NEW YORK -(Dow Jones)- Alcatel-Lucent's profit warning Thursday reflects how far U.S. wireless companies have come in upgrading their networks - and how much farther telecom equipment suppliers have to go to grow their business.
With a couple major third-generation wireless infrastructure projects nearing completion in the U.S., service providers appear poised to reduce their capital investments. And with fewer U.S. wireless companies to serve and rising competition from Asian suppliers, the growth in the telecom equipment business is coming from emerging markets.
"As a company, [Alcatel-Lucent] needs to diversify their revenues and go into markets that are expanding and are still in their upgrade cycle," said RBC Capital Markets analyst Mark Sue, citing emerging markets in Asia and parts of Europe.
The Paris-based telecommunications vendor cut its full-year revenue forecast - for the third time this year - based on discussions with North American vendors. Alcatel-Lucent warned that it expects revenue to be flat to slightly up at a constant euro/dollar exchange rate for the year. The company also expects its third-quarter operating profit to be "around break-even."
Alcatel-Lucent insists its market position isn't eroding.
"In discussions with our customers, it became clear that there would be less spending than we had anticipated, not because we're losing share, not because we're not executing," Chief Executive Patricia Russo said in an interview with Dow Jones Newswires. "We believe that it's a market spend question for us across a number of customers in North America."
Alcatel-Lucent spokeswoman Mary Lou Ambrus added, "We're not seeing the increase in volume we had anticipated."
The continued struggle at Alcatel-Lucent illustrates the difficulty in the telecom vendor business, which necessitated the trans-Atlantic merger in the first place. Many of its customers are merging, increasing their pricing power at the expense of companies such as Alcatel-Lucent.
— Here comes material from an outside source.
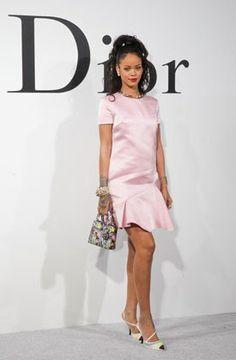 Rihanna at the 2015 Dior Cruise Show in Brooklyn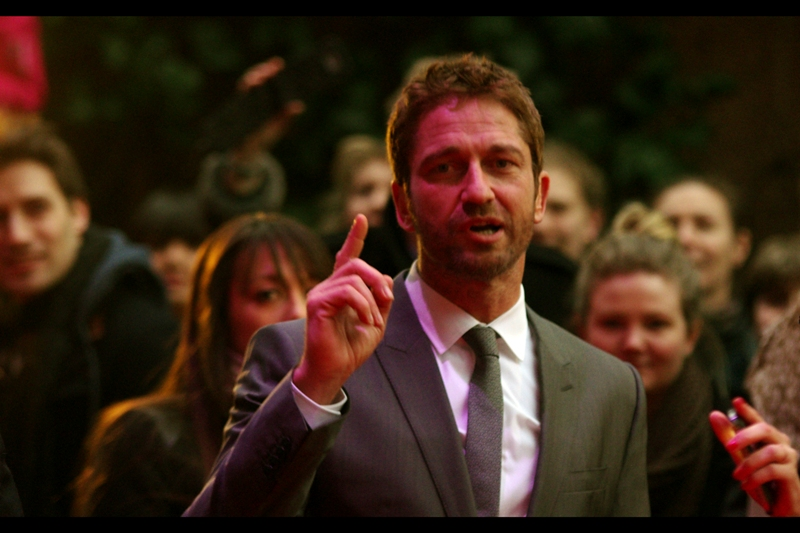"""Guys, I will not answer nor sign anything that starts with ""THIS IS ----""  Arriving late but triumphant, This Is Gerard Butler..."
In addition, Asian start-ups such as ZTE and Huawei Technologies are squeezing the traditional players. In the first half of the year, ZTE reported first-half revenue rose 44% over a year ago. Last month, Nokia Chief Financial Officer Rick Simonson noted that its Nokia-Siemens joint venture has performed weakly and that the pricing was unstable partly because of pressure from China's Huawei.
Verizon Wireless and Sprint Nextel have spent the last few years upgrading their wireless networks to a third-generation standard called EV-DO. The carriers have most recently worked on another upgrade of EV-DO called Revision A.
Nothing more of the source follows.